At the same time, we have observed with pain that instead of a thorough policy development exercised by the 53 member states of the African Union, there is a habit of photocopying. And that process of photocopying by our different governments at times leads to crises. For example, if you were to talk around the issue of national development policies (NDPs), across the continent the NDPs are pretty much the same, despite our different national contexts, and there has never been a critical engagement with local communities and workers. It is the same approach they are now taking in respect of wages and inequality. Where they [AU member states] fail, they all fail; where they succeed, they all succeed. As we have an African Union at a political level, there ought to be an African Economic Forum led by the union movement to create worker-oriented solutions to our continent’s various economic issues.

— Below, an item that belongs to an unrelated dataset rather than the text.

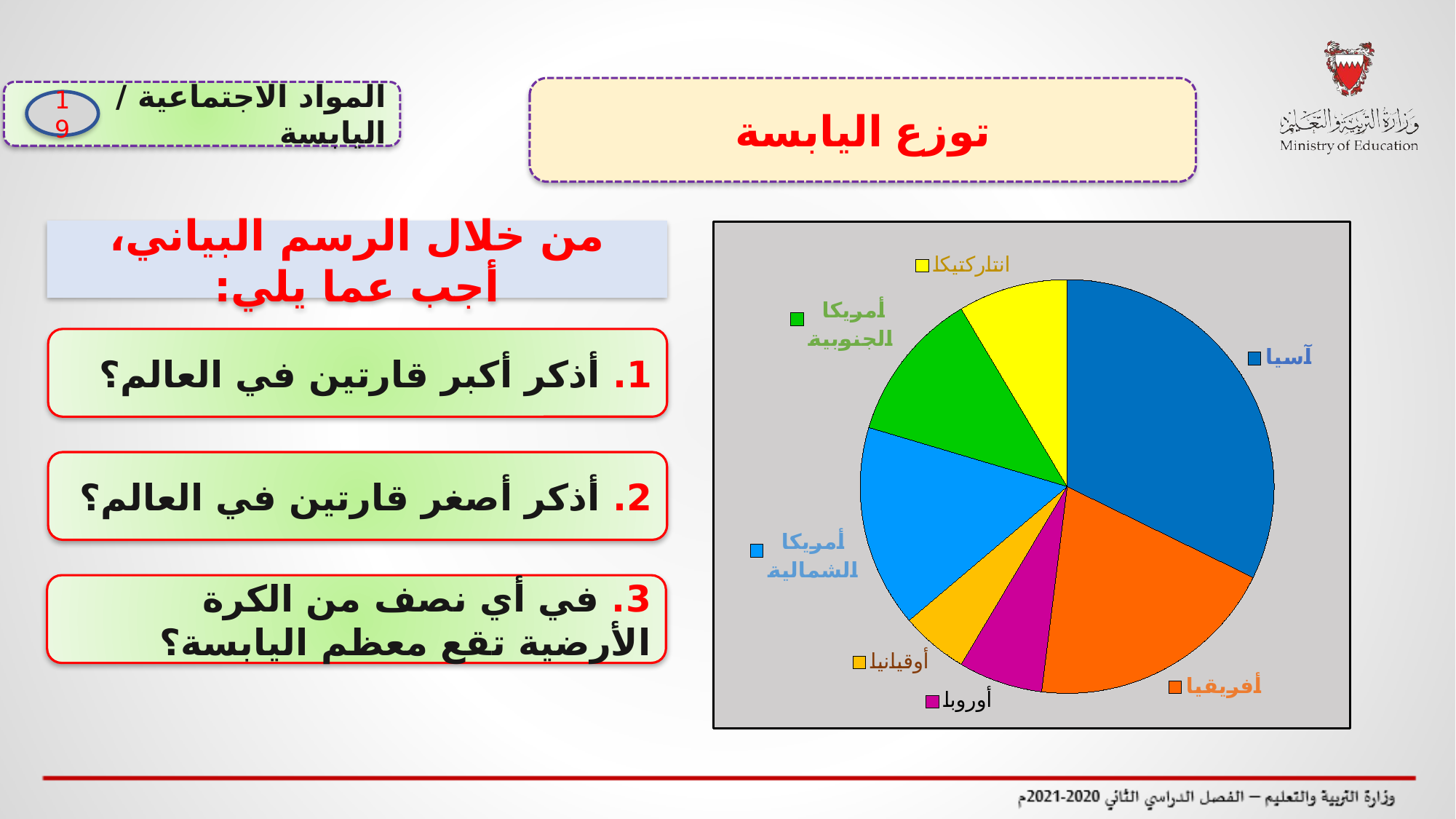
Which slice is larger, آسيا or أفريقيا? آسيا What is the title of the chart shown on the slide? توزع اليابسة Which slice is larger, أفريقيا or أوروبا? أفريقيا What kind of chart is shown on the slide? pie chart How many slices (continents) does the pie chart show? 7 Which slice is larger, أمريكا الشمالية or أمريكا الجنوبية? أمريكا الشمالية Which continent has the largest slice in the pie chart? آسيا What colour is the slice for أفريقيا in the pie chart? orange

What would a genuine just transition in South Africa look like, and is it possible in the near future?

We have three primary tasks: 1) ideology. We are shallow in articulation of ideology and what it is that we think. And I think it can be nothing less than a socialist solution to the crisis that we face on the continent. 2) The whole body of politics of Africa. We look outward instead of looking inward. Every government department and every government that comes into office, their primary concern is to satisfy the G7, G20 and appease the IFIs [international financial institutions] and the United Nations at the expense of what the people need. 3) Trade unions on the continent and in South Africa have to go back to the primary reasons for their existence.

When we master that game we can begin to clear identify the social drivers that are driving our movement and create genuine alliances with multiforces which will then fit in proper in the ideological and political space with our primary agenda of being captains in respect to offering economic solutions for the continent. But at the present moment, we have been unable to master that challenge.